The Chairman of the GES Council, Mr Michael Nsowah, who disclosed this in an interview, said very soon, inspectors from the service would go round all the schools and those found without playgrounds, as well as those with unapproved structures, would be instructed to either conform to the GES requirements or risk being closed down until the right thing had been done.

He said playgrounds were one of the key components required prior to setting up a basic school where the developmental stage of every child began.

Mr Nsowah said those running schools without playgrounds were doing a disservice to the schoolchildren because recreational activities were important for children, especially for their health and well-being.

According to Mr Nsowah, recreational activities helped in the development of the brain and the language of every child, and also formed an integral part of the total education of the school’s co-curricular activities.

The chairman of the GES said children who attended schools without playgrounds were usually confined to their classes during break time, thereby depriving them of their play time which was the most active part of their day.

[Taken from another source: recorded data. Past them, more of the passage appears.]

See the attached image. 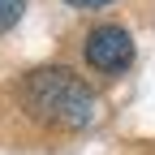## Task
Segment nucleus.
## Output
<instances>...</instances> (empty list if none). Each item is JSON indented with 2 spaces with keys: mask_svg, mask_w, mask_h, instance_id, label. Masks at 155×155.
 Wrapping results in <instances>:
<instances>
[{
  "mask_svg": "<svg viewBox=\"0 0 155 155\" xmlns=\"http://www.w3.org/2000/svg\"><path fill=\"white\" fill-rule=\"evenodd\" d=\"M22 104L35 121L56 129H86L95 121V91L69 69H35L22 82Z\"/></svg>",
  "mask_w": 155,
  "mask_h": 155,
  "instance_id": "obj_1",
  "label": "nucleus"
},
{
  "mask_svg": "<svg viewBox=\"0 0 155 155\" xmlns=\"http://www.w3.org/2000/svg\"><path fill=\"white\" fill-rule=\"evenodd\" d=\"M129 61H134V39H129V30H121V26L91 30V39H86V65H91V69L121 73V69H129Z\"/></svg>",
  "mask_w": 155,
  "mask_h": 155,
  "instance_id": "obj_2",
  "label": "nucleus"
},
{
  "mask_svg": "<svg viewBox=\"0 0 155 155\" xmlns=\"http://www.w3.org/2000/svg\"><path fill=\"white\" fill-rule=\"evenodd\" d=\"M22 9H26V0H0V35L22 17Z\"/></svg>",
  "mask_w": 155,
  "mask_h": 155,
  "instance_id": "obj_3",
  "label": "nucleus"
},
{
  "mask_svg": "<svg viewBox=\"0 0 155 155\" xmlns=\"http://www.w3.org/2000/svg\"><path fill=\"white\" fill-rule=\"evenodd\" d=\"M65 5H78V9H104V5H112V0H65Z\"/></svg>",
  "mask_w": 155,
  "mask_h": 155,
  "instance_id": "obj_4",
  "label": "nucleus"
}]
</instances>
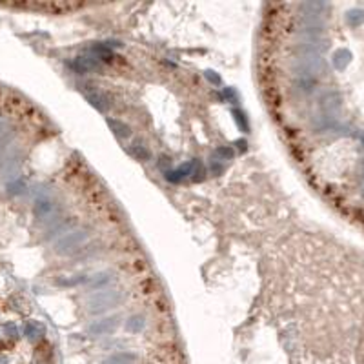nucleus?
<instances>
[{
    "instance_id": "obj_1",
    "label": "nucleus",
    "mask_w": 364,
    "mask_h": 364,
    "mask_svg": "<svg viewBox=\"0 0 364 364\" xmlns=\"http://www.w3.org/2000/svg\"><path fill=\"white\" fill-rule=\"evenodd\" d=\"M293 70L297 71L299 77L317 78L328 73V64H326V60L320 57V55H315V53H302L300 57L295 58Z\"/></svg>"
},
{
    "instance_id": "obj_2",
    "label": "nucleus",
    "mask_w": 364,
    "mask_h": 364,
    "mask_svg": "<svg viewBox=\"0 0 364 364\" xmlns=\"http://www.w3.org/2000/svg\"><path fill=\"white\" fill-rule=\"evenodd\" d=\"M122 302V293L117 290H102L98 293H93L86 300V306L90 313H104L113 310Z\"/></svg>"
},
{
    "instance_id": "obj_3",
    "label": "nucleus",
    "mask_w": 364,
    "mask_h": 364,
    "mask_svg": "<svg viewBox=\"0 0 364 364\" xmlns=\"http://www.w3.org/2000/svg\"><path fill=\"white\" fill-rule=\"evenodd\" d=\"M88 239H90V233L86 230H73L66 233L62 239H58L55 244V251L58 255H71L82 248Z\"/></svg>"
},
{
    "instance_id": "obj_4",
    "label": "nucleus",
    "mask_w": 364,
    "mask_h": 364,
    "mask_svg": "<svg viewBox=\"0 0 364 364\" xmlns=\"http://www.w3.org/2000/svg\"><path fill=\"white\" fill-rule=\"evenodd\" d=\"M119 317H104V319L93 320L88 326V333L91 337H102V335H109L119 328Z\"/></svg>"
},
{
    "instance_id": "obj_5",
    "label": "nucleus",
    "mask_w": 364,
    "mask_h": 364,
    "mask_svg": "<svg viewBox=\"0 0 364 364\" xmlns=\"http://www.w3.org/2000/svg\"><path fill=\"white\" fill-rule=\"evenodd\" d=\"M35 215L40 220H55L58 215V206L53 202L51 198L40 197L35 202Z\"/></svg>"
},
{
    "instance_id": "obj_6",
    "label": "nucleus",
    "mask_w": 364,
    "mask_h": 364,
    "mask_svg": "<svg viewBox=\"0 0 364 364\" xmlns=\"http://www.w3.org/2000/svg\"><path fill=\"white\" fill-rule=\"evenodd\" d=\"M195 162L197 160H188V162H184V164H180V166H177L175 170H166L164 171V175H166V180H170L171 184H180L184 179H188V177H192L193 173V168H195Z\"/></svg>"
},
{
    "instance_id": "obj_7",
    "label": "nucleus",
    "mask_w": 364,
    "mask_h": 364,
    "mask_svg": "<svg viewBox=\"0 0 364 364\" xmlns=\"http://www.w3.org/2000/svg\"><path fill=\"white\" fill-rule=\"evenodd\" d=\"M71 68L77 71V73H93V71L100 70L102 66H100V60L97 57L82 55V57H77L71 62Z\"/></svg>"
},
{
    "instance_id": "obj_8",
    "label": "nucleus",
    "mask_w": 364,
    "mask_h": 364,
    "mask_svg": "<svg viewBox=\"0 0 364 364\" xmlns=\"http://www.w3.org/2000/svg\"><path fill=\"white\" fill-rule=\"evenodd\" d=\"M320 108L324 111V115L333 117V113L340 108V97H339V93H335V91L326 93V95L322 97V100H320Z\"/></svg>"
},
{
    "instance_id": "obj_9",
    "label": "nucleus",
    "mask_w": 364,
    "mask_h": 364,
    "mask_svg": "<svg viewBox=\"0 0 364 364\" xmlns=\"http://www.w3.org/2000/svg\"><path fill=\"white\" fill-rule=\"evenodd\" d=\"M137 361H139V357L133 351H119V353H113L108 359H104L102 364H135Z\"/></svg>"
},
{
    "instance_id": "obj_10",
    "label": "nucleus",
    "mask_w": 364,
    "mask_h": 364,
    "mask_svg": "<svg viewBox=\"0 0 364 364\" xmlns=\"http://www.w3.org/2000/svg\"><path fill=\"white\" fill-rule=\"evenodd\" d=\"M108 126L117 139H128V137H131V128H129L126 122L117 121V119H108Z\"/></svg>"
},
{
    "instance_id": "obj_11",
    "label": "nucleus",
    "mask_w": 364,
    "mask_h": 364,
    "mask_svg": "<svg viewBox=\"0 0 364 364\" xmlns=\"http://www.w3.org/2000/svg\"><path fill=\"white\" fill-rule=\"evenodd\" d=\"M332 62H333V68H335V70H339V71L346 70L348 64L351 62V53L348 51V49H344V48H340V49H337V51L333 53Z\"/></svg>"
},
{
    "instance_id": "obj_12",
    "label": "nucleus",
    "mask_w": 364,
    "mask_h": 364,
    "mask_svg": "<svg viewBox=\"0 0 364 364\" xmlns=\"http://www.w3.org/2000/svg\"><path fill=\"white\" fill-rule=\"evenodd\" d=\"M109 282H111V273L102 271V273H97L95 277H91L90 281H88V288L90 290H97V291H102Z\"/></svg>"
},
{
    "instance_id": "obj_13",
    "label": "nucleus",
    "mask_w": 364,
    "mask_h": 364,
    "mask_svg": "<svg viewBox=\"0 0 364 364\" xmlns=\"http://www.w3.org/2000/svg\"><path fill=\"white\" fill-rule=\"evenodd\" d=\"M315 86H317V78L312 77H299L295 80V90L302 93V95H310L315 91Z\"/></svg>"
},
{
    "instance_id": "obj_14",
    "label": "nucleus",
    "mask_w": 364,
    "mask_h": 364,
    "mask_svg": "<svg viewBox=\"0 0 364 364\" xmlns=\"http://www.w3.org/2000/svg\"><path fill=\"white\" fill-rule=\"evenodd\" d=\"M128 153L131 155V157H135L137 160H149L151 159L149 149H147V147L144 146V142H141V141L133 142V144L128 147Z\"/></svg>"
},
{
    "instance_id": "obj_15",
    "label": "nucleus",
    "mask_w": 364,
    "mask_h": 364,
    "mask_svg": "<svg viewBox=\"0 0 364 364\" xmlns=\"http://www.w3.org/2000/svg\"><path fill=\"white\" fill-rule=\"evenodd\" d=\"M86 98H88V102H90L97 111H100V113H104V111L109 108L108 98H106L102 93H88Z\"/></svg>"
},
{
    "instance_id": "obj_16",
    "label": "nucleus",
    "mask_w": 364,
    "mask_h": 364,
    "mask_svg": "<svg viewBox=\"0 0 364 364\" xmlns=\"http://www.w3.org/2000/svg\"><path fill=\"white\" fill-rule=\"evenodd\" d=\"M146 326V319L142 315H131L128 320H126V330L129 333H141Z\"/></svg>"
},
{
    "instance_id": "obj_17",
    "label": "nucleus",
    "mask_w": 364,
    "mask_h": 364,
    "mask_svg": "<svg viewBox=\"0 0 364 364\" xmlns=\"http://www.w3.org/2000/svg\"><path fill=\"white\" fill-rule=\"evenodd\" d=\"M91 51L95 53L97 58L98 60H111L113 58V49H111V46L108 44H102V42H98V44H95L93 48H91Z\"/></svg>"
},
{
    "instance_id": "obj_18",
    "label": "nucleus",
    "mask_w": 364,
    "mask_h": 364,
    "mask_svg": "<svg viewBox=\"0 0 364 364\" xmlns=\"http://www.w3.org/2000/svg\"><path fill=\"white\" fill-rule=\"evenodd\" d=\"M346 22L350 24L351 27H359L361 24H364V11L359 9V7H353L346 13Z\"/></svg>"
},
{
    "instance_id": "obj_19",
    "label": "nucleus",
    "mask_w": 364,
    "mask_h": 364,
    "mask_svg": "<svg viewBox=\"0 0 364 364\" xmlns=\"http://www.w3.org/2000/svg\"><path fill=\"white\" fill-rule=\"evenodd\" d=\"M231 115H233V119H235L239 129L246 133V131L249 129V124H248V119H246V113H244V111H241V109H233V111H231Z\"/></svg>"
},
{
    "instance_id": "obj_20",
    "label": "nucleus",
    "mask_w": 364,
    "mask_h": 364,
    "mask_svg": "<svg viewBox=\"0 0 364 364\" xmlns=\"http://www.w3.org/2000/svg\"><path fill=\"white\" fill-rule=\"evenodd\" d=\"M235 157V149L231 146H218L215 149V159L218 160H231Z\"/></svg>"
},
{
    "instance_id": "obj_21",
    "label": "nucleus",
    "mask_w": 364,
    "mask_h": 364,
    "mask_svg": "<svg viewBox=\"0 0 364 364\" xmlns=\"http://www.w3.org/2000/svg\"><path fill=\"white\" fill-rule=\"evenodd\" d=\"M40 332H42V328H40L37 322H27V324L24 326V335H26L27 339H37L40 335Z\"/></svg>"
},
{
    "instance_id": "obj_22",
    "label": "nucleus",
    "mask_w": 364,
    "mask_h": 364,
    "mask_svg": "<svg viewBox=\"0 0 364 364\" xmlns=\"http://www.w3.org/2000/svg\"><path fill=\"white\" fill-rule=\"evenodd\" d=\"M204 175H206L204 164H202L200 160H197V162H195V168H193V173H192V180L193 182H200V180H204Z\"/></svg>"
},
{
    "instance_id": "obj_23",
    "label": "nucleus",
    "mask_w": 364,
    "mask_h": 364,
    "mask_svg": "<svg viewBox=\"0 0 364 364\" xmlns=\"http://www.w3.org/2000/svg\"><path fill=\"white\" fill-rule=\"evenodd\" d=\"M224 170H226V166L222 164V160H218V159H211L210 162V171L215 175V177H218V175H222Z\"/></svg>"
},
{
    "instance_id": "obj_24",
    "label": "nucleus",
    "mask_w": 364,
    "mask_h": 364,
    "mask_svg": "<svg viewBox=\"0 0 364 364\" xmlns=\"http://www.w3.org/2000/svg\"><path fill=\"white\" fill-rule=\"evenodd\" d=\"M224 98L230 104H237L239 102V93L233 88H224Z\"/></svg>"
},
{
    "instance_id": "obj_25",
    "label": "nucleus",
    "mask_w": 364,
    "mask_h": 364,
    "mask_svg": "<svg viewBox=\"0 0 364 364\" xmlns=\"http://www.w3.org/2000/svg\"><path fill=\"white\" fill-rule=\"evenodd\" d=\"M204 75H206V78H208V80L213 84V86H220V84H222V78H220V75H218L217 71L208 70V71H204Z\"/></svg>"
},
{
    "instance_id": "obj_26",
    "label": "nucleus",
    "mask_w": 364,
    "mask_h": 364,
    "mask_svg": "<svg viewBox=\"0 0 364 364\" xmlns=\"http://www.w3.org/2000/svg\"><path fill=\"white\" fill-rule=\"evenodd\" d=\"M9 188V193H22V182H11V184L7 186Z\"/></svg>"
},
{
    "instance_id": "obj_27",
    "label": "nucleus",
    "mask_w": 364,
    "mask_h": 364,
    "mask_svg": "<svg viewBox=\"0 0 364 364\" xmlns=\"http://www.w3.org/2000/svg\"><path fill=\"white\" fill-rule=\"evenodd\" d=\"M235 146L239 147V151H246V149H248V142L244 141V139H239V141L235 142Z\"/></svg>"
},
{
    "instance_id": "obj_28",
    "label": "nucleus",
    "mask_w": 364,
    "mask_h": 364,
    "mask_svg": "<svg viewBox=\"0 0 364 364\" xmlns=\"http://www.w3.org/2000/svg\"><path fill=\"white\" fill-rule=\"evenodd\" d=\"M6 363H7L6 359H0V364H6Z\"/></svg>"
},
{
    "instance_id": "obj_29",
    "label": "nucleus",
    "mask_w": 364,
    "mask_h": 364,
    "mask_svg": "<svg viewBox=\"0 0 364 364\" xmlns=\"http://www.w3.org/2000/svg\"><path fill=\"white\" fill-rule=\"evenodd\" d=\"M363 195H364V188H363Z\"/></svg>"
}]
</instances>
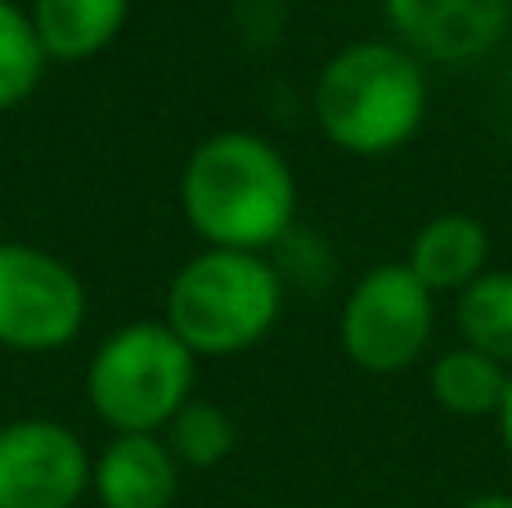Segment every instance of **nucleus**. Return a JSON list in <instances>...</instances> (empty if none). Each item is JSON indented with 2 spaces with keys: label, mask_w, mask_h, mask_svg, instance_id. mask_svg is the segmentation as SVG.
I'll list each match as a JSON object with an SVG mask.
<instances>
[{
  "label": "nucleus",
  "mask_w": 512,
  "mask_h": 508,
  "mask_svg": "<svg viewBox=\"0 0 512 508\" xmlns=\"http://www.w3.org/2000/svg\"><path fill=\"white\" fill-rule=\"evenodd\" d=\"M180 212L203 248L265 252L297 221L292 162L256 131H216L180 171Z\"/></svg>",
  "instance_id": "obj_1"
},
{
  "label": "nucleus",
  "mask_w": 512,
  "mask_h": 508,
  "mask_svg": "<svg viewBox=\"0 0 512 508\" xmlns=\"http://www.w3.org/2000/svg\"><path fill=\"white\" fill-rule=\"evenodd\" d=\"M427 63L396 41H351L315 77V126L351 158H387L427 122Z\"/></svg>",
  "instance_id": "obj_2"
},
{
  "label": "nucleus",
  "mask_w": 512,
  "mask_h": 508,
  "mask_svg": "<svg viewBox=\"0 0 512 508\" xmlns=\"http://www.w3.org/2000/svg\"><path fill=\"white\" fill-rule=\"evenodd\" d=\"M288 284L265 252L203 248L171 275L162 324L194 356H243L283 315Z\"/></svg>",
  "instance_id": "obj_3"
},
{
  "label": "nucleus",
  "mask_w": 512,
  "mask_h": 508,
  "mask_svg": "<svg viewBox=\"0 0 512 508\" xmlns=\"http://www.w3.org/2000/svg\"><path fill=\"white\" fill-rule=\"evenodd\" d=\"M198 356L162 320H131L95 347L86 401L113 432H162L194 401Z\"/></svg>",
  "instance_id": "obj_4"
},
{
  "label": "nucleus",
  "mask_w": 512,
  "mask_h": 508,
  "mask_svg": "<svg viewBox=\"0 0 512 508\" xmlns=\"http://www.w3.org/2000/svg\"><path fill=\"white\" fill-rule=\"evenodd\" d=\"M436 333V297L414 279L405 261H382L351 284L337 315L342 356L360 374L391 378L427 356Z\"/></svg>",
  "instance_id": "obj_5"
},
{
  "label": "nucleus",
  "mask_w": 512,
  "mask_h": 508,
  "mask_svg": "<svg viewBox=\"0 0 512 508\" xmlns=\"http://www.w3.org/2000/svg\"><path fill=\"white\" fill-rule=\"evenodd\" d=\"M90 297L81 275L36 243L0 239V347L45 356L81 333Z\"/></svg>",
  "instance_id": "obj_6"
},
{
  "label": "nucleus",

Commenting on the issue, the Headmistress of the Stephenson International School in Accra, Ms Joyce Stephenson, acknowledged that the lack of a playground in her school was a worry to the management of the school since the schoolchildren missed their play time regularly during break time.

She said the schoolchildren used to enjoy their break time very much when the school was at its old site until it moved to its present location following long-standing land litigation.

That, she said, eventually gave the management of the school no other choice but to run the school in her home.

The Headmistress of the Beacon Hall School, Mrs Helen Akakpo, who shared the same sentiments said most schools were being run in homes due to problems of land litigation in the country.

She said the problem of the double sale of lands by landowners was worrying and appealed to the law enforcement agencies to give stiffer punishment to people who engaged in the multiple sales of lands.

Nicholas Ankrah, a student of the Stephenson International School, confirmed that the lack of a playground in the school sometimes made him miss the school’s former location where he used to play football with his mates during break time.

Princess Mensah, another student of the same school said since the school did not have a playground, during break time she usually stayed in the classroom to chat with her friends.